キタカブリに関しても二桁での集団越冬は実際に見たことがありません(もちろん発見例はちゃんとあります)。キタカブリより南に隣接する亜種であるコアオマイマイカブリの方が集団越冬の規模や発見例が多いように感じます。

〔木のウロで集団越冬しているコアオマイマイカブリ〕

ということは北に行くに従い集団越冬の規模が縮小する仮説も浮上するわけです。これは積雪が重要な要因と考えれます。雪で越冬している地面や朽木が覆われることで、直接外気にふれることがなく、乾燥からも守られると考えられます。

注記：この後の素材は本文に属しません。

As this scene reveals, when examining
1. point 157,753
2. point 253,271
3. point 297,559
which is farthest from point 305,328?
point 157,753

積雪が多い北海道のオサムシは集団越冬を行うことが非常に少ないことも納得ですね。

ちなみにサドマイマイカブリなんかも二桁集団越冬の報告は少数です。佐渡も豪雪地帯でしたね。

結論

以上のことを踏まえて考えてみます。

豪雪地域では、外界と越冬箇所を雪で遮断できるため、保湿と一定の温度を保つことができるため、一頭の越冬でも十分に生存が可能でしょう。

積雪量が少ない、もしくは積雪がない地域は雪による外界と遮断する防壁がないため、大規模な集団越冬を形成することにより乾燥と低温度から身を守り生存確率を上げると推測できます。

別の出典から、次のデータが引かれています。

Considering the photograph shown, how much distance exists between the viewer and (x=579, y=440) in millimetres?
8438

また、これは推測の域をでないのですが、昆虫は体液に不凍液に似た成分を保有することで、越冬している際にも凍りつくことを阻止しています。もちろん臨界点があり(-10~-30度など)種間でこの臨界点がことなるのですが、亜種間でも変わるのであれば、より寒い地域に生息する亜種であるエゾマイマイカブリやキタカブリはこの臨界点が他の亜種よりも低いため、集団越冬を極力行う必要がないのかなとも思います。

さてさて、今回の記事はかなり堅苦しくなってしまいましたが、私がずっと悩んでいたエゾマイマイカブリはなぜ大規模な集団越冬が発見できないのか問題に一区切りつけれたと思います!